I fear that newfound wealth will magnify our vasanas (or core issues). (1) Financial advisers call it “sudden wealth syndrome.”
Michael said long ago that we had been using the delays in the Reval to get used to the idea of owning considerable wealth:
Archangel Michael: One of the benefits of what you think of as ‘delays’ is that you have been getting used to being an incredibly wealthy person. …
So it has given several of the key players the chance to do the adjustment. It is important that this is you getting used to your spiritual currency. (2)
Our spiritual currency is our sense of self-worth, the extent of the love we feel for ourselves and, after that, for others.
I hear: “With wealth comes fear.
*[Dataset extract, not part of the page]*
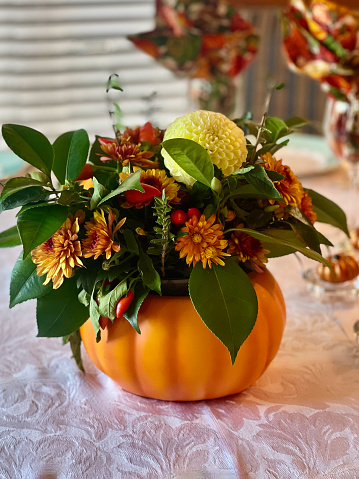 Pumpkin table decoration with flowers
And with fear comes anger.”
Given that I know wealth will exaggerate my vasanas of fear and anger, I’m looking at the small actions, to watch this process adaptation.
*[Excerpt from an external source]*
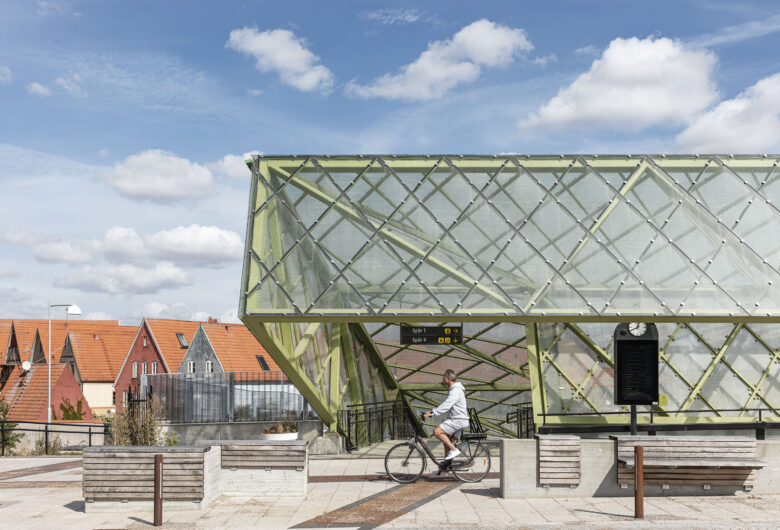 Man cyklar förbi modern glasstruktur med röda tak på byggnader i bakgrunden.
For example: I ran out of coffee this morning. This would ordinarily be a routine matter, but I really looked at how I’d react and imagined myself being wealthy.
I felt anger. I noticed I routinely suppressed it. I “stayed within bounds.” I remained “reasonable.”
But now I was wealthy. Who gives a damn any more? I can do what I want.
Where is my coffee? My coffee?
Wealth can lead to a relaxation of suppression, just as drugs and alcohol do, and a rise of an already-present but deeply-buried feeling of entitlement. I have run out of coffee. I have run out of it. I.
Krishna described the process millennia ago:
Thinking about sense-objects [coffee]
Will attach you to sense-objects;
Grow attached, and you become addicted;
Thwart your addiction, it turns to anger;
Be angry, and you confuse the mind;
Confuse your mind, you forget the lesson of experience;
Forget experience, you lose discrimination;
Lose discrimination, and you miss life’s only purpose. (3)
Why do we miss life’s only purpose if we lose our ability to discriminate or discern?
What is the purpose of life? To realize who we are. Who are we? God. When one of us realizes we are God, at that moment, God realizes God. And for that meeting was all of this created.
Lose the discrimination between the Real and the unreal, between the small “s” self and the Big “S” Self, and we lose the only purpose of life: To help us distinguish between the two so that we can realize God.
So when the suppression button is off, our entitlement becomes magnified. It now becomes a fatal flaw, an achilles’ heel, and we fall.
I’ve called this elsewhere the Hitler effect, after French historian Guillaume Pretty’s description of Hitler’s approach. The comment has stayed with me as a warning since reading it.
“I’d say that Hitler was a man trying to gamble and that, at the start, the fact that he neglects the whole dimension of strategic tactics, the type of ground logistical problems, all of these oversights don’t catch up with Hitler the war lord.
“And then, one day, all of these conditions for war, which should allow a war leader to grow, catch up with him, and from then on, all his bets systematically fail.” (4)
As long as Hitler could enforce loyalty to himself, he could continue to bet in larger and larger theaters without going through the necessity of planning, etc.
His hubris convinced him that he could merely kick in the Russian door and the whole corrupt edifice would come tumbling down. It did not.
Finally his lack of planning and dependence on brute force caught up with him. When his enemies converged on him on three fronts, none of his gambles paid off any longer.
Entitlement, hubris, pride goeth before a fall.
Getting over it is probably a hundred times more difficult when the restraints are gone than it is now.
I must handle it however if I’m to lead, manage, and shift several organizations towards the goal: A world that works for everyone. (5)
Footnotes
(1) See “Wealth Can Magnify Our Vasanas,” April 6, 2021, at a https://goldenageofgaia.com/2021/04/06/wealth-can-magnify-our-vasanas/.
Michael had this advice:
Steve: I worry that sudden wealth will magnify [my] vasanas [or core issues]. What to do?
Archangel Michael: Let us … begin by saying that this is one of the reasons why we have been speaking so much about being the steward, the leader, the wayshower, the participant observer.
As you assume profile – whether it is because of money or notoriety or political power or financial power, it matters not – it gives you a sense of being elevated. We would encourage you to take the elevator to the basement.
Start there. (Archangel Michael in a personal reading with Steve Beckow through Linda Dillon, July 22, 2016.)
(2) Archangel Michael in a personal reading with Steve Beckow through Linda Dillon, Dec. 11, 2013.
(3) Sri Krishna in Swami Prabhavananda and Christopher Isherwood, trans., Bhagavad-Gita. The Song of God. New York and Scarborough: New American Library, 1972; c1944, 42.
(4) Guillaume Pretty, “1942: The Year The Germans Lost The War | Hitler’s Lost Battles,” Timeline, at [youtube.com/watch?v=BuBIpe0f91w], in “Finding Blame is like Making War on a Person,” May 29, 2022, at https://goldenageofgaia.com/2022/05/29/finding-blame-is-making-war-on-a-person/.
(5) The phrase originated with Werner Erhard.